Папа брал топор или нож и уходил вверх или вниз по Солнечной улице, а я шёл к соседу Лёхе играть в «Денди».
Лёхе нравилась моя серьга, он сам мне в этом признался, очевидно, зная, что больше меня никогда не увидит. В безумном приступе откровенности он сказал, что хотел бы проколоть ухо, но в деревне этого не поймут, а ещё он иногда дрочит.
– Знаешь, что такое дрочить? – спросил Леха.
– Ну, да. Онанизм.
– Нет, это когда хуй теребишь.
– Да я понял, понял. Я тоже так делаю.
Среди моих друзей эта тема не была запретной.
Мы даже, кажется, хвастались своими рекордами по количеству подходов за день. Однако для Лёхи моя взаимная откровенность, которая далась мне безо всякого труда, стала по-настоящему радостным событием, и он до конца моего пребывания в Мохово делился со мной своими секретами. Большинство из них касались онанизма.

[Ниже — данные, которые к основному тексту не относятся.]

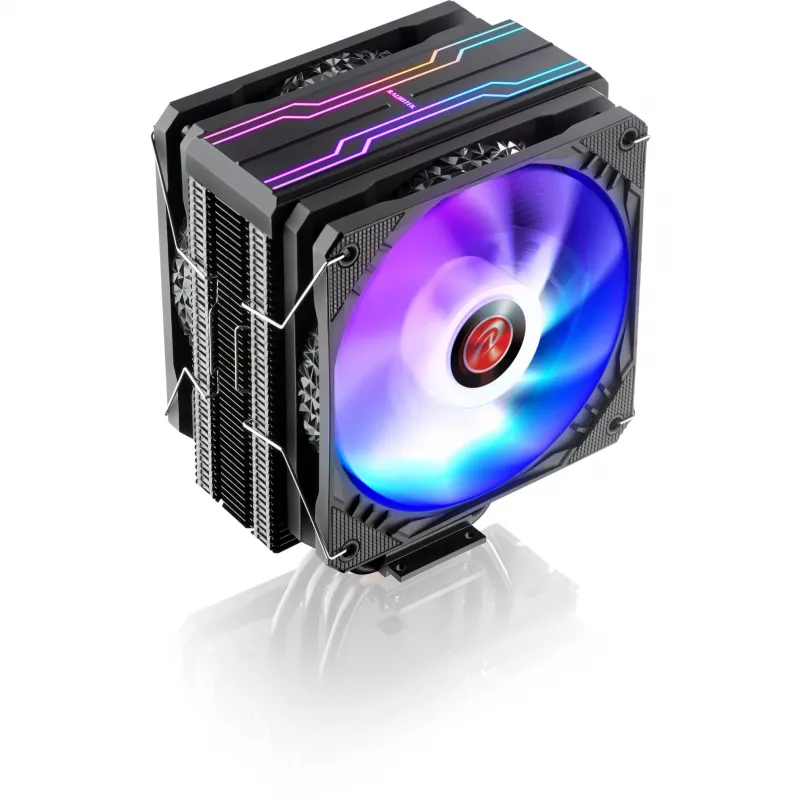 RAIJINTEK ELEOS 12 DUO RBW 120 mm All-in-One Flüssigkeits-CPU-Kühler, Schwarz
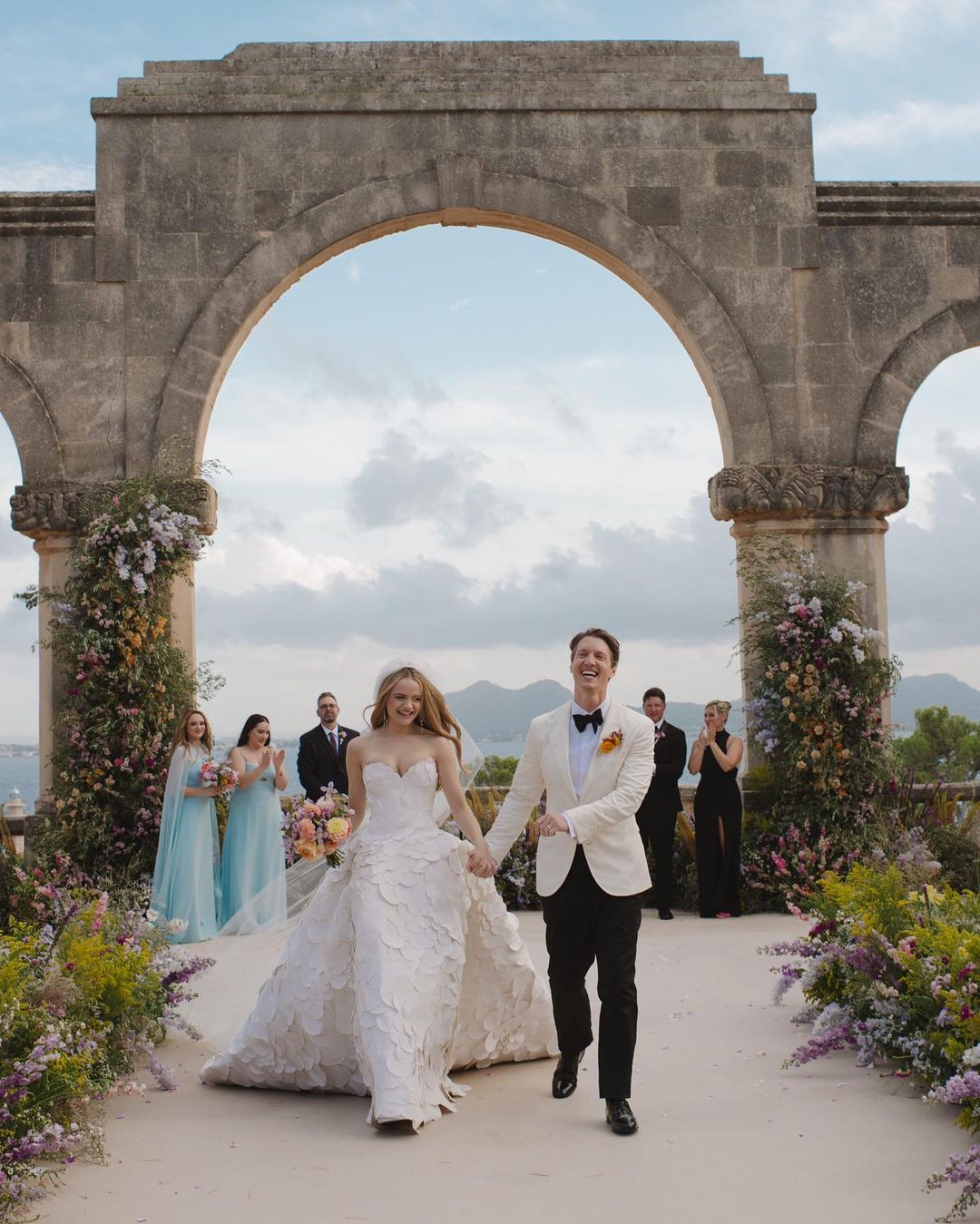 Joey King and Steven Piet on their wedding with family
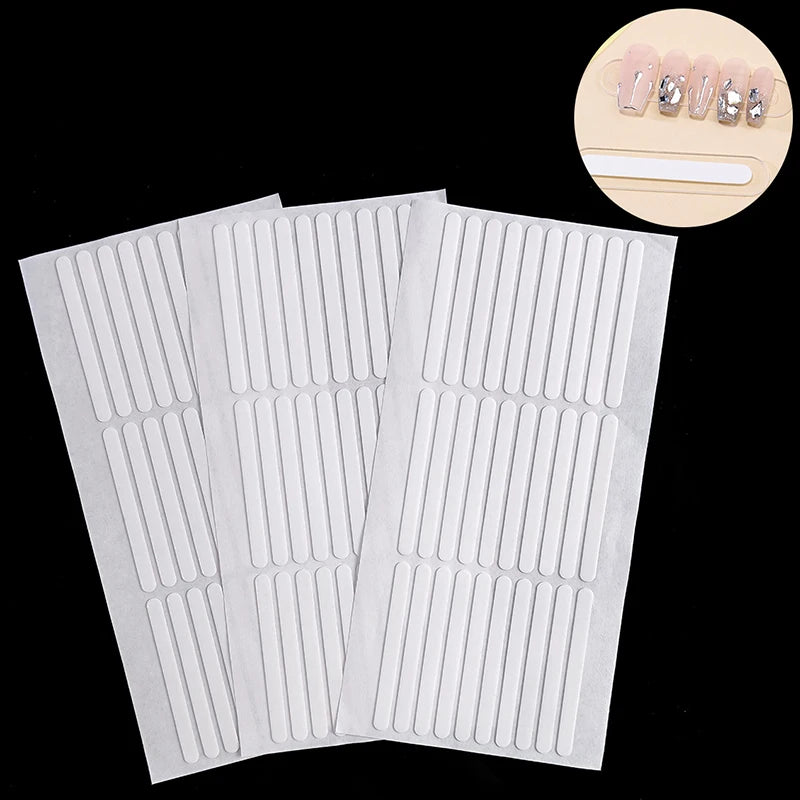 Nail Art Display Tape – 300 Pcs Double-Sided Adhesive Stickers Nail Display Tape Axl 10Pcs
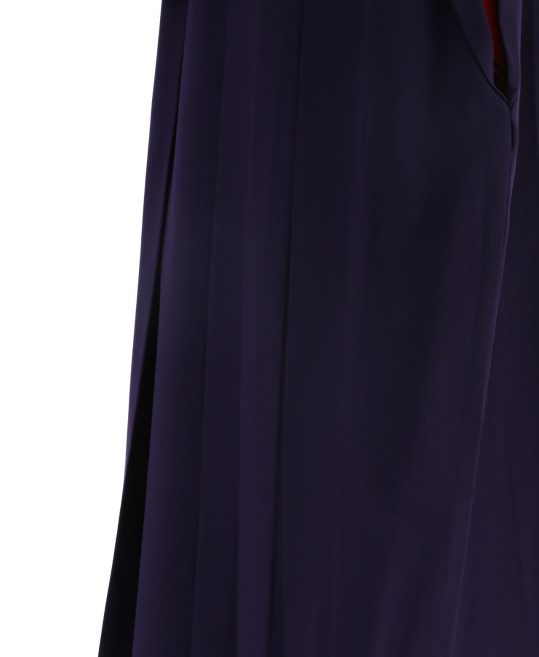 卒業式袴単品レンタル[無地]濃い紫色[身長151-155cm]No.105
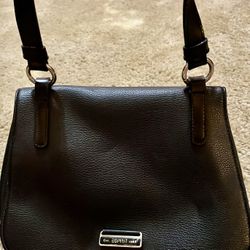 1968 Black Esprit Leather Purse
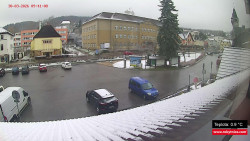 Střed obce Rokytnice nad Jizerou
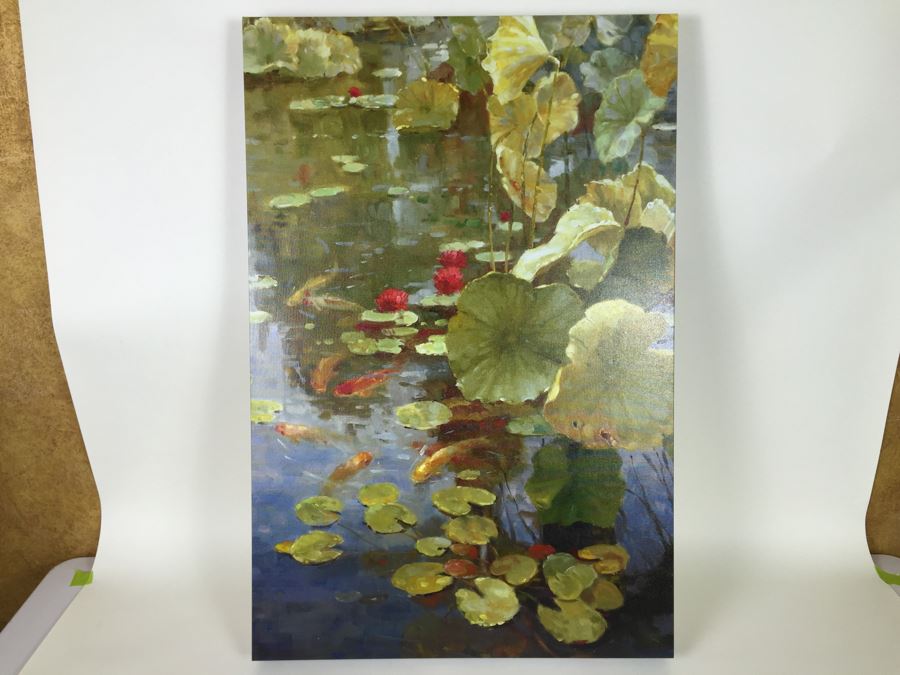 Decorative Print Of Koi Pond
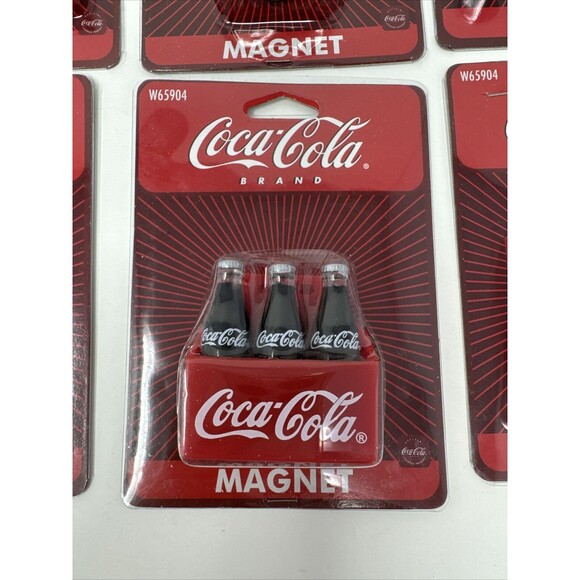 Vintage Coca Cola Coke Refrigerator Magnet Collectible Lot of 6 COMPLETE SET 90s - Picture 6 of 12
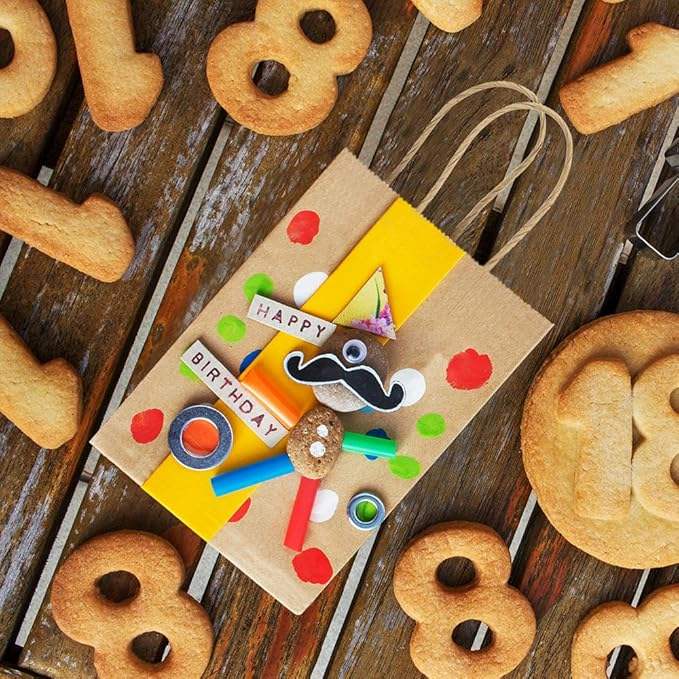 Brown Kraft Paper Bag with square Bottom Gift Bag Candy for Gift Promotion and Craft Usage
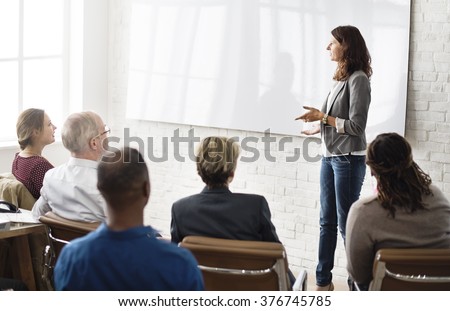 Audience Brainstorming Colleagues Company Office Concept Royalty-Free Stock Photo #376745785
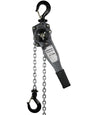 OZ Lifting Industrial Lever Hoist– The Oz Lifting industrial lever hoist is an all steel constructed, lever operated hoist with lifting capacities of 0.75 ton, 1.5 ton and 3 ton, and an aluminum construction 0.25 ton model. The hoist uses a 100% load tested grade 80 alloy chain and features fully enclosed gearing for protection against contaminants and debris. The hoist has load sheave bearings and a long lasting powder coated finish. The steel handle has a rubber grip for easy control and grip. The hoist a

Отец со мной был менее откровенным, чем Лёха. Собственно, мы ни разу не пообщались с ним, как отец с сыном. Закрывать порезы после бритья туалетной бумагой меня научил Гомер Симпсон.
Отец не научил ничему.
Сейчас, когда я стал таким же, как он, и внешне и, как мне кажется, внутренне, мне его жаль. Он переехал из глухой сибирской деревни в самый центр мира – почти в Ленинград. Он очень гордился этим. Я помню его постоянную песню: «Сам себя считаю городским теперь я, здесь моя работа, здесь мои друзья. Но ночами часто снится мне деревня». Ничего ему не снилось, забыл он ту деревню, как страшный сон. У него родился сын. Узнав это, он от радости разломал телефонную будку и просидел несколько часов в КПЗ, пока его не отпустили растроганные мусора. Говорят, был хорошим строителем, каким-то начальником, мама до сих пор живёт в доме, который он построил. Ну и, конечно, посадил дерево перед домом. Клён.